Lütfen kaynak metin parçasında "Özel alan ise" sözcüklerini içeren yerle başlayıp "hatta yok sayılmıştır." sözcükleriyle biten bölümü hiç değiştirmeden aktarın.

*Kaynak Metin Parçası*:

*****

Tüm erkek egemen toplumlarda kamusal alan toplumun erkek üyeleri tarafından düzenlenegelmiştir. Yani yasaları erkekler yapmış, sosyal hayatın nasıl yaşanacağına erkekler karar vermiş, bilgiyi, ticareti, araçları erkekler üretip kontrol etmiştir. Kısacası kadın politik alandan sistemli bir biçimde dışlanmış, yaşadığı ortamın nasıl örgütlendiğinde söz sahibi olmasına engel olunmuştur.
Özel alan ise fiilen kadının denetiminde olsa da, erkeğin ihtiyaç ve taleplerine göre düzenlenir. Ve kadının meşru bir kişi, bir birey sayılabileceği tek konum annelik olmuştur. Bu da ne kadar kutsansa, yüceltilse de aslında kadının bir doğal işlevi yerine getirme zorunluluğunun kaçınılmaz ve değişmez görevlerinin uygulayıcısı olması anlamına gelir, yani aslında doğa yasalarının taşıyıcısıdır, gerçek bir iradesi yoktur. Bu rolden dışarı bir adım atmaya teşebbüs ettiği anda ise, kadın toplum düzeni için tehlikelidir ve bazen alenî, bazen dolaylı olarak cezalandırılır.
Kadının toplum için vazgeçilemez olan doğurganlığının denetim altına alınması ise her daim sosyal kanonun hayati bir parçası olarak görülmüş ve bunun sonucunda kadının belki de tek varlığı olan bedensel bütünlüğü üzerindeki tassarrufları bile sınırlandırılmış, hatta yok sayılmıştır.
Zaten, en fazla bir sene süren bir sürecin, kadının tüm varlığının annelik misyonunun gerçekleştirilmesine dayandığını ispatlayan bir biyolojik zorunluluk olduğu saçmalığını, çağlar boyunca olağan görülecek şekilde kabul ettirmek, bunu kadınların kamusal alandaki varlığını denetlemeye yarayan bir silah haline getirmek, kadın bedeni üzerindeki böylesi sistemli bir kontrol olmadan mümkün olamaz.
Kadın erkek eşitsizliğinden yalnızca eski çağlara ait bir şeymiş gibi söz edildiğine sıkça rastlasak da, bugün de “bazı kadınların” koltuk altı tıraşı olmamasının kabulünden (ki bu kabul tabii ki seksi olabileceği göndermesine dayanıyor) büyük bir gelişme gibi söz edilmekte mesela, bacak tüyleri ise çirkin hatta ayıp kabul edilmeye devam etmekte. Bu da demek ki, kadınların kendi vücutları üzerindeki en temel denetimleri hala bir tartışma konusu, yani herkesin söz hakkı olduğu varsayılan bir alan.
Elbette büyük resme bakıldığında bunlar kadınların ezilmesinin sembolik veçheleri gibi görülebilir. Kadın cinayetleri, tecavüz, ev içi şiddet, taciz gibi özel alana ait baskı biçimleri ile temsil sorunu, gelir eşitsizliği hatta kürtaj yasakları gibi kadınların kamusal alandaki varlığını baskılayan sorunlar, tüm kazanımlara rağmen vehametini koruyor. Ancak sosyal yaşamdaki, ilk bakışta küçük görünebilecek nüansları irdelemeden, erkeklik üzerine konuşmak çok güç olacaktır.

*****

*Toplanan Veriler*:
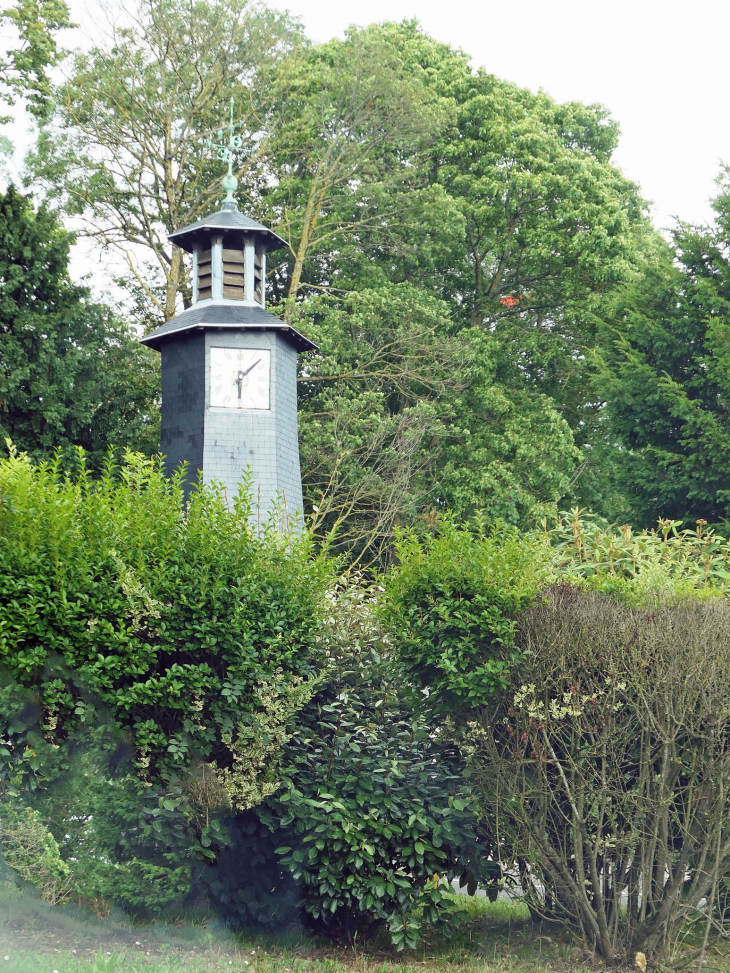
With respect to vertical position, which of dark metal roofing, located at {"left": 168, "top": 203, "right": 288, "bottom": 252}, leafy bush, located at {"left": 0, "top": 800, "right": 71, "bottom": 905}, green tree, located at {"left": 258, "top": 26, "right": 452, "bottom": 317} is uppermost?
green tree, located at {"left": 258, "top": 26, "right": 452, "bottom": 317}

*****

*Doğru Cevap*:
Özel alan ise fiilen kadının denetiminde olsa da, erkeğin ihtiyaç ve taleplerine göre düzenlenir. Ve kadının meşru bir kişi, bir birey sayılabileceği tek konum annelik olmuştur. Bu da ne kadar kutsansa, yüceltilse de aslında kadının bir doğal işlevi yerine getirme zorunluluğunun kaçınılmaz ve değişmez görevlerinin uygulayıcısı olması anlamına gelir, yani aslında doğa yasalarının taşıyıcısıdır, gerçek bir iradesi yoktur. Bu rolden dışarı bir adım atmaya teşebbüs ettiği anda ise, kadın toplum düzeni için tehlikelidir ve bazen alenî, bazen dolaylı olarak cezalandırılır.
Kadının toplum için vazgeçilemez olan doğurganlığının denetim altına alınması ise her daim sosyal kanonun hayati bir parçası olarak görülmüş ve bunun sonucunda kadının belki de tek varlığı olan bedensel bütünlüğü üzerindeki tassarrufları bile sınırlandırılmış, hatta yok sayılmıştır.